"Epidiolex" against tuberous sclerosis


What is tuberous sclerosis

Tuberous sclerosis is a phakomatous disease of a genetic nature in which multiple organ failure is observed.

  • The second most common neurocutaneous disease.
  • Frequency: 1:10 LLC - 1:50 LLC per year
  • Disturbance of secondary neurulation (defect in neuronal proliferation, differentiation and histogenesis) during 2-4 months of pregnancy
  • Autosomal dominant type of inheritance
  • Currently, two gene loci have been described: 9^34 and 16p13.

Description


Tuberous sclerosis is a hereditary disease manifested by disturbances in the stable functioning of the central nervous system, which cause attacks of epilepsy and are characterized by a low level of intellectual abilities. The disease provokes the development of rashes on the surface layer of the skin of a polymorphic nature, the formation of malignant neoplasms and non-tumor processes in the somatic parts. As diagnostic measures, medical staff at clinics resort to the use of magnetic resonance imaging, computer studies, and EEG to identify disorders of the nervous system.

Additionally, ophthalmological testing is carried out, assessing the condition of internal objects of the body using ultrasound equipment, radiography and sigmoidoscopy. Treatment involves the use of antiepileptic therapy, neuropsychological adjustments, monitoring and timely surgical removal of tumors.

Quick Facts

Tuberous sclerosis (TS) is a serious disease of hereditary origin, which manifests itself with dangerous symptoms such as deformation of the surface of the epidermis, convulsions, mental retardation and the formation of tumors. The anomaly is classified as phacomatous. It is a fairly rare disorder. According to average statistical data, TS is diagnosed in a ratio of 1:30,000 of the population, and among infants the rate drops to 1:8,000 cases. Deviation from the norm is familial and isolated (up to 70%) in nature.

History of discovery

Friedrich Daniel von Recklinghausen, a German scientist (pathologist) in the mid-19th century, became the first person to give a complete description of the disease. Later, the French scientist Bourneville described in detail the morphological changes that occur in the patient’s brain with such a lesion.
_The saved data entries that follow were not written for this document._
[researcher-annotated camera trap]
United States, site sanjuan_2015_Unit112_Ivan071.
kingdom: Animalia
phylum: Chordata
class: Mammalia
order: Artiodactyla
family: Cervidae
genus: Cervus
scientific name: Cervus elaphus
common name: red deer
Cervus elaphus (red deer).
He gave the anomaly a name. And in 1890, the dermatological doctor Pringle analyzed the symptoms of faces using angiofibre. As a result, deviation goes by several names. In the medical literature you can find: Tuberculous sclerosis, Bourneville-Pringle disease.

Main sources of appearance

The disorder is distinguished by the hereditary nature of the lesion. Most cases are caused by the development of mutation reactions, and 30% are caused by autosomal dominant transmission of genetic aberrations that are present in the mother and father. However, scientists are still conducting research to study aspects of biochemical factors. A morphological anomaly is the growth of particles of the glial plane of the cerebral zone. In structure, they are represented by large cells with an abnormally enlarged center and many processes. Subependymal nodes usually provoke the progression of giant cell astrocytoma. According to information provided to the researchers, cerebellar damage is observed in 10% of situations. Disturbances are observed in the area of ​​the optic nerve and peripheral areas of the retina.

Clinical manifestations

Typical symptoms:

  • "White spots" of melanin hypopigmentation
  • Facial angiofibromas: reddish nodules, initially the size of a grain of rice, later larger butterfly-shaped lesions on the cheeks, nasolabial folds and nose
  • “Shagreen” plaques: skin lesions of various sizes with a “skiny” proliferation of connective tissue, which are localized mainly in the lumbosacral region
  • Generalized convulsive seizures.
  • Tuberous sclerosis in children has its symptoms from the first years of life - mental retardation, convulsive attacks in the form of myocloic seizures. The peak occurs during puberty. Then the disease acquires the symptoms indicated above.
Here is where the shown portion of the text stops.